Set problem: Substitute "options" for "candidates" in the lines running from the one that contains "Based on what" through the end of the entries, and give those lines again with nothing else changed.

(Excerpts from a spatial dataset)
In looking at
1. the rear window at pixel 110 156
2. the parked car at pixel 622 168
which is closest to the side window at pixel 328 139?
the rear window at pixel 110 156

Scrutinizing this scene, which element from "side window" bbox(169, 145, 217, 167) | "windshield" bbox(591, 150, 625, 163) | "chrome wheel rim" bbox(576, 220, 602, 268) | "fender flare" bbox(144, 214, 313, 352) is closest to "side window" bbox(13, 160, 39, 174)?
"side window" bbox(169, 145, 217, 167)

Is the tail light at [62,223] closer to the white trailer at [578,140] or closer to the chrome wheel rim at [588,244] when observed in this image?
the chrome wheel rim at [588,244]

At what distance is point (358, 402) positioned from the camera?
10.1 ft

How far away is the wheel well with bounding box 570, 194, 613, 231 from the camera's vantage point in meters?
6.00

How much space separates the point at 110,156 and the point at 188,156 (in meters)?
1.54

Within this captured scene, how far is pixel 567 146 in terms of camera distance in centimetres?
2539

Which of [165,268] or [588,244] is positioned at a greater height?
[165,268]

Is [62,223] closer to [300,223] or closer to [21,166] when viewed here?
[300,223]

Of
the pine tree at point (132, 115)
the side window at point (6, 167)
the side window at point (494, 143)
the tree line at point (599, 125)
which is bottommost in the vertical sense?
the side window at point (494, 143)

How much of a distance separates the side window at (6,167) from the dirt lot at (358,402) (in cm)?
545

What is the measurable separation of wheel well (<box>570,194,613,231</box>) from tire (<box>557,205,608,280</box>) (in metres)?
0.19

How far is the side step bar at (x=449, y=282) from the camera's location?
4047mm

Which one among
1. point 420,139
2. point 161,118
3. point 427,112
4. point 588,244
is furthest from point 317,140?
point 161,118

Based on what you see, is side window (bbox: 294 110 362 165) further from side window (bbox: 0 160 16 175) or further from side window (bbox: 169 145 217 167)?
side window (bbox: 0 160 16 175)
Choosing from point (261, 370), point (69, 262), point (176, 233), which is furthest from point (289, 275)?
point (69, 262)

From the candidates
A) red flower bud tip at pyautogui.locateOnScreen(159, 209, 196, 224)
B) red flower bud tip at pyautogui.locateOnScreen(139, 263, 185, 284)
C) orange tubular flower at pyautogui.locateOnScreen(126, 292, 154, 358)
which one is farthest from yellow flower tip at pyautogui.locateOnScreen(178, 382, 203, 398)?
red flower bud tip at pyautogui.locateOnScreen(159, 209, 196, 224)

Expected answer:
Based on what you see, is side window (bbox: 294 110 362 165) further from side window (bbox: 0 160 16 175) or further from side window (bbox: 169 145 217 167)?
side window (bbox: 0 160 16 175)
Choosing from point (261, 370), point (69, 262), point (176, 233), which is furthest from point (289, 275)?
point (69, 262)

From the options
A) red flower bud tip at pyautogui.locateOnScreen(159, 209, 196, 224)
B) red flower bud tip at pyautogui.locateOnScreen(139, 263, 185, 284)
C) orange tubular flower at pyautogui.locateOnScreen(126, 292, 154, 358)
which one is farthest from yellow flower tip at pyautogui.locateOnScreen(178, 382, 203, 398)?
red flower bud tip at pyautogui.locateOnScreen(159, 209, 196, 224)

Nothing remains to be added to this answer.